The Gutenberg Bible is the first book printed in Europe using movable type. In 2001 it was included by UNESCO among the Memories of the World, the heritage of documents that humanity has inherited from the past.
Understanding where some of the technologies that we take for granted today came from always holds surprises. The stories of the inventions that have changed human society are full of curious and complex events, accidental discoveries, rivalries, failures: a stratification of anecdotes and characters that deserve to be rediscovered.
Without a doubt, printing is one of the inventions that has contributed most to shaping human cultures and the world today. Making an immense amount of knowledge available to an ever-widening public has, in fact, given a considerable boost to human evolution.
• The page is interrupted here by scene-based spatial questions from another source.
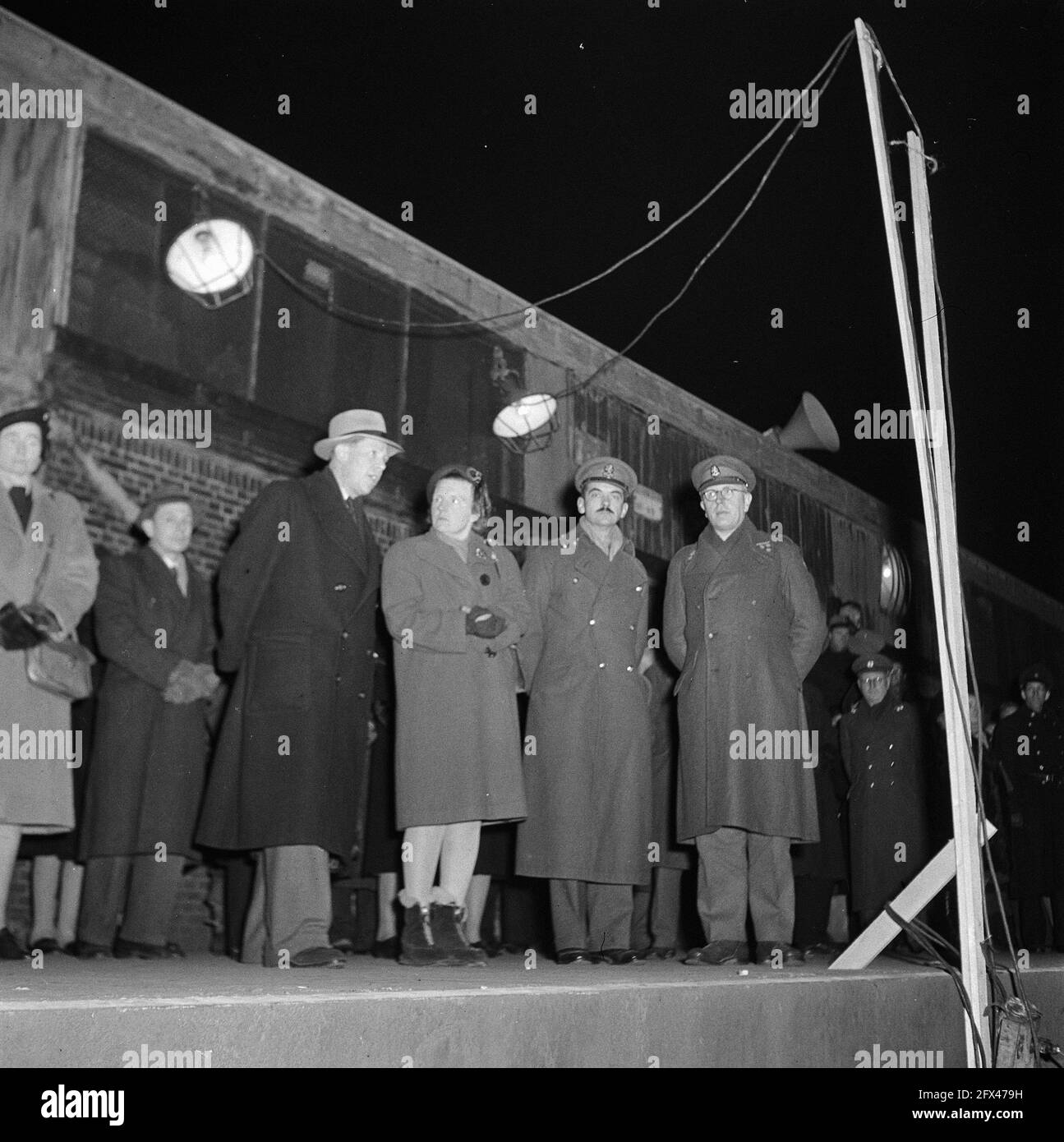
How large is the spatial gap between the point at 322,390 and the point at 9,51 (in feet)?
9.78

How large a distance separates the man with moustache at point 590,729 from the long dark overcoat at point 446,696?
0.30 metres

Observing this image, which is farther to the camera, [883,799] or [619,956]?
[883,799]

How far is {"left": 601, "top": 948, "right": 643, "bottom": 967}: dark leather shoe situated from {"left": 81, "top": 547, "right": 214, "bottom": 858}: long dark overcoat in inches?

It is known that the invention of printing is to be attributed to the German Johannes Gutenberg, goldsmith and printer from Mainz, who developed it between 1445 and 1450. Before him in China, between the 8th and 10th century, a printing system based on engraved wooden tablets had been invented. However, xylography, as we call this printing method today, was still unknown in Europe. Hence the undisputed attribution of the paternity of movable type printing to Gutenberg; hence also the beginning of what Marshal McLuhan called in 1962 the "Gutenberg Galaxy", the fundamental premise of what McLuhan called the "Global Village".
How does movable type printing work?
Gutenberg began testing his printing press around 1450. The movable type system he developed allowed him to compose texts and print them on pages of paper made of hemp fiber. Thus were born small experimental books, such as the Latin grammar of Donato.
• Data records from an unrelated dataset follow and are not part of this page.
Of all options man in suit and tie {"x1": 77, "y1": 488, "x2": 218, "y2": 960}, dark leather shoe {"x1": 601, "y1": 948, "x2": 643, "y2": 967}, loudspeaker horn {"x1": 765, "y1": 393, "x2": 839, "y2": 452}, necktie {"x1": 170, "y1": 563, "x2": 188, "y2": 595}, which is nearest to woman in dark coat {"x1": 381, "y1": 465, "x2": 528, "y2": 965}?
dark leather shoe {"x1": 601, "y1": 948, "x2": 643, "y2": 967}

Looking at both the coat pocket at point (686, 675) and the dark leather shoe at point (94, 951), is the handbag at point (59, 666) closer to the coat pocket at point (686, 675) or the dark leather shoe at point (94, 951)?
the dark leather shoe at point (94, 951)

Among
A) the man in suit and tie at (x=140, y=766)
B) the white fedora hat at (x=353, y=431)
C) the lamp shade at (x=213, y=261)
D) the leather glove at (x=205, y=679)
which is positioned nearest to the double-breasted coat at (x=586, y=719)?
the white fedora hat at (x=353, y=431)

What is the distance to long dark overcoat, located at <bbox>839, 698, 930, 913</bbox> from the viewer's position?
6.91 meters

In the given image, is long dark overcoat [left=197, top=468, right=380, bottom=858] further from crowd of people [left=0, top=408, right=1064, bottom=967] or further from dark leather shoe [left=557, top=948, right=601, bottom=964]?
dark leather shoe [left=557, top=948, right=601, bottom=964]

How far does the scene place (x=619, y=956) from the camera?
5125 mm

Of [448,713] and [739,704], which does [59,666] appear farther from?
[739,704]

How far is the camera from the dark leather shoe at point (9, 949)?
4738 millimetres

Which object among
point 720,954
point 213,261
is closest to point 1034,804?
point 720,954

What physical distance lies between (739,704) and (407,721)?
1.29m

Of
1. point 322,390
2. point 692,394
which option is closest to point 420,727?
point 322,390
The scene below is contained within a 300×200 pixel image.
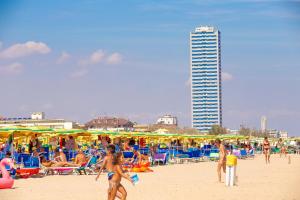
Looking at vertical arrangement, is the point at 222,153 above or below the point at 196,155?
above

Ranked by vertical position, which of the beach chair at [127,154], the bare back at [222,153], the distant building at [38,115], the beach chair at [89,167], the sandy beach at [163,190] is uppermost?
the distant building at [38,115]

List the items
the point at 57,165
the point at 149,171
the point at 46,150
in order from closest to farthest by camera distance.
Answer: the point at 57,165 < the point at 149,171 < the point at 46,150

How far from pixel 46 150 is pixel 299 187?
11998 mm

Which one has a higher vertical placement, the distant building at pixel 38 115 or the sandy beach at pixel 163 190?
the distant building at pixel 38 115

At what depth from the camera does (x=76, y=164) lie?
2067 centimetres

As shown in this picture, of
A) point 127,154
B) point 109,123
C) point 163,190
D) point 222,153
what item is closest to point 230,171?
point 222,153

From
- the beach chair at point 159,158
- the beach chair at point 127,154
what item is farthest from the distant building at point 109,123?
the beach chair at point 127,154

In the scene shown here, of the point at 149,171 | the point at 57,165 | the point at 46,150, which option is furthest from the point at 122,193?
the point at 46,150

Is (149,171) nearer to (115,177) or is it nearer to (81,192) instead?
(81,192)

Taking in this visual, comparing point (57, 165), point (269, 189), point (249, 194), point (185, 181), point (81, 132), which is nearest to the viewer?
point (249, 194)

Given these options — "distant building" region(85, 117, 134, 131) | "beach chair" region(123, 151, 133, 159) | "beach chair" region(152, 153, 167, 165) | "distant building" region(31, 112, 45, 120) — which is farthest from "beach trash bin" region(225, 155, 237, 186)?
"distant building" region(31, 112, 45, 120)

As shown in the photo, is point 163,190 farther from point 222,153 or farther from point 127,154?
point 127,154

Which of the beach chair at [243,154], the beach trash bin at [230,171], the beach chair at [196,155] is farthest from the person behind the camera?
the beach chair at [243,154]

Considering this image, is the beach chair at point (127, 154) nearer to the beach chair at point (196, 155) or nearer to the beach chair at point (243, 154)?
the beach chair at point (196, 155)
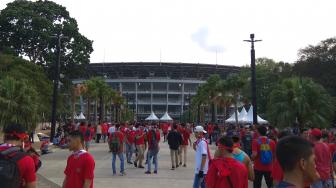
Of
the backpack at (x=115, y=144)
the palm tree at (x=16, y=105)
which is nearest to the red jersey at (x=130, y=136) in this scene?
the backpack at (x=115, y=144)

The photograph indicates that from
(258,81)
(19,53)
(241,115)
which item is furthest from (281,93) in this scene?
(258,81)

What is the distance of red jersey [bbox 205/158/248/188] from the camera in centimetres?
525

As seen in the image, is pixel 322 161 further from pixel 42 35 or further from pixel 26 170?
pixel 42 35

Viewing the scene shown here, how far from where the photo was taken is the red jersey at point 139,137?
18.2 meters

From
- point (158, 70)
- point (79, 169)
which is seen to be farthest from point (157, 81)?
point (79, 169)

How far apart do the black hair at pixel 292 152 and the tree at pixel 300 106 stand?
1261 inches

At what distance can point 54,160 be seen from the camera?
21.3 m

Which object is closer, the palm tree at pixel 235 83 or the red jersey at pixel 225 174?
the red jersey at pixel 225 174

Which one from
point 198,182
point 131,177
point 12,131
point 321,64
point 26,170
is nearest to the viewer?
point 26,170

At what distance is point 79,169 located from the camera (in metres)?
5.84

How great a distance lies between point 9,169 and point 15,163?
152 millimetres

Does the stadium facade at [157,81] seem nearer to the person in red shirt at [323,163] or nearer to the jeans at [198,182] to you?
the jeans at [198,182]

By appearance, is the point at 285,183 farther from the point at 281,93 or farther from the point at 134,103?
the point at 134,103

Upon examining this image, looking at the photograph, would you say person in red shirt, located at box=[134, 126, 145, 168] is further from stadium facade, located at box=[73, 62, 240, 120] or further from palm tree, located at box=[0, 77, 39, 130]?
stadium facade, located at box=[73, 62, 240, 120]
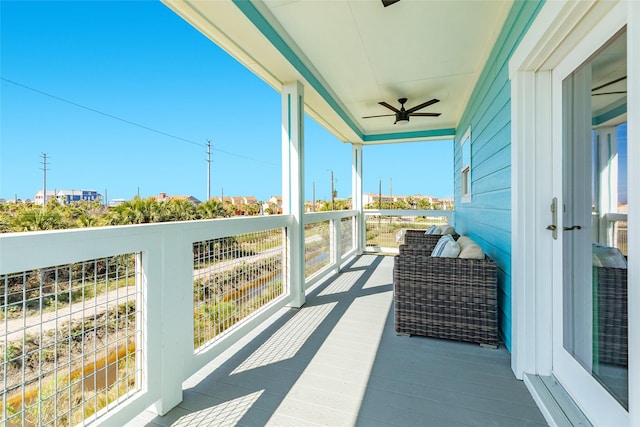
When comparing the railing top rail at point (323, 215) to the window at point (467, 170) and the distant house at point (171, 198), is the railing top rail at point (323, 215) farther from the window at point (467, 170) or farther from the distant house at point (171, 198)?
the window at point (467, 170)

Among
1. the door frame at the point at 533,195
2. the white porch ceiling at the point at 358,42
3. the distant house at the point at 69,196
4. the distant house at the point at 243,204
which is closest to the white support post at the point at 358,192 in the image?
the white porch ceiling at the point at 358,42

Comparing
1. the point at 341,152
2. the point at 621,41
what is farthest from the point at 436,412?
the point at 341,152

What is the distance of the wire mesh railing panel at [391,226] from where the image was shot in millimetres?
6434

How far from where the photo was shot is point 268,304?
2.79 m

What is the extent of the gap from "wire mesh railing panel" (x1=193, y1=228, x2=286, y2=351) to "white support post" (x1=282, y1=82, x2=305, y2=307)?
234mm

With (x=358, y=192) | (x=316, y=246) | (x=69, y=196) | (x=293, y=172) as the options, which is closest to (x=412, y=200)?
Result: (x=358, y=192)

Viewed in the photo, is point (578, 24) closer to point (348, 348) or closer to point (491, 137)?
point (491, 137)

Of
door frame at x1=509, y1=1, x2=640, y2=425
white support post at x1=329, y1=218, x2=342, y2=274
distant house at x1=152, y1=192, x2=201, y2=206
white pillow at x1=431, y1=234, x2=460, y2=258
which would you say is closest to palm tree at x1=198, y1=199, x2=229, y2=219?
distant house at x1=152, y1=192, x2=201, y2=206

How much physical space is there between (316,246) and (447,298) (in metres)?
2.08

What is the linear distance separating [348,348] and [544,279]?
4.55 ft

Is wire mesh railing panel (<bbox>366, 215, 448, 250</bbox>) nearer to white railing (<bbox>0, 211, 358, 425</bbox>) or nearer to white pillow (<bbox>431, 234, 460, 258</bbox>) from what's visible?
white pillow (<bbox>431, 234, 460, 258</bbox>)

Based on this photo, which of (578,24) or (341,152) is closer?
(578,24)

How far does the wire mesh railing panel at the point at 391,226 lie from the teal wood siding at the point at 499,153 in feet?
10.2

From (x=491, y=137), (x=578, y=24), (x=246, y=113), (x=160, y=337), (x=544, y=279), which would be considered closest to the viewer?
(x=578, y=24)
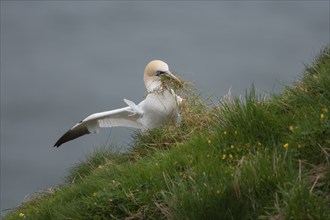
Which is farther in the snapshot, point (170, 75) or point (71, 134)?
point (71, 134)

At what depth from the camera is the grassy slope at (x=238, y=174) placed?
25.5ft

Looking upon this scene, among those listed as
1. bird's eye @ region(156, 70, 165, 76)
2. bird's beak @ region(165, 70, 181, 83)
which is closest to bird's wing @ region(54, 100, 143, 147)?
bird's eye @ region(156, 70, 165, 76)

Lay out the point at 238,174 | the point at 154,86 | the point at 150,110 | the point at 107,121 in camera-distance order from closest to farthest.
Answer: the point at 238,174
the point at 150,110
the point at 154,86
the point at 107,121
The workmanship was all manual. In order to compose each line of text, it was necessary to select the characters one by one(forged in soft and meltable metal and obtained in relief from a matrix) and position them in a form placed on the plane of the press. Once the lines of a page had been composed, the form was inked using brushes made of horsehair. At that point the page of moistened paper was positioned, which a wooden board moved by a wooden screw (press) pressed against the form with the characters. It seems that in the printing house of Gutenberg there were more presses, and that there worked even a score of workers.
The "Forty-two-line Bible": Gutenberg's immortal effort
The Gutenberg Bible (or "Forty-Two Line Bible") is actually the first book printed in Europe using movable type. Only in 2001 was it included by UNESCO among the Memories of the World. It was printed in Mainz starting from February 23, 1453 and consists of two folio volumes of 322 and 319 sheets (for a total of 1,282 pages) and reproduces the text of the Vulgate, the Latin Bible translated by St. Jerome in the fifth century. For it, Gutenberg designed fonts that imitated the Gothic script, the most widely used in Germany at the time. Forty copies were printed on parchment and 140 on Italian hemp paper. The work went on for three years.
Troubled years to give us a heritage of humanity
Despite being considered today one of the greatest inventors in history, Gutenberg had several financial troubles, even ending up in poverty. This is because at that time, since there were no patent protections, any new technology could be copied and improved by anyone. Johannes Gutenberg was recognized for his merits only a few years before his death, when the archbishop of Nassau welcomed him to his court and paid him a decent salary.
The Gutenberg Bible is one of the most valuable books in the world. The value of a complete copy is around 10 million dollars, but there are only 22 intact copies. Of the 49 copies currently in the possession of European and U.S. institutions, only two are in Italy, more precisely in Vatican territory. The Vatican Library in fact owns a copy in parchment and a copy in paper, but both are incomplete.